=== Aim ===
Reproduce the material below line for line, changing nothing.

==========

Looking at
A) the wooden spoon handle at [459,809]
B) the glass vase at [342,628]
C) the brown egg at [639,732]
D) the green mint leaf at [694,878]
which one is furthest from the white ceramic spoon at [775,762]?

==========

=== Solution for this exercise ===
Looking at
A) the wooden spoon handle at [459,809]
B) the glass vase at [342,628]
C) the brown egg at [639,732]
D) the green mint leaf at [694,878]
which one is furthest from the white ceramic spoon at [775,762]?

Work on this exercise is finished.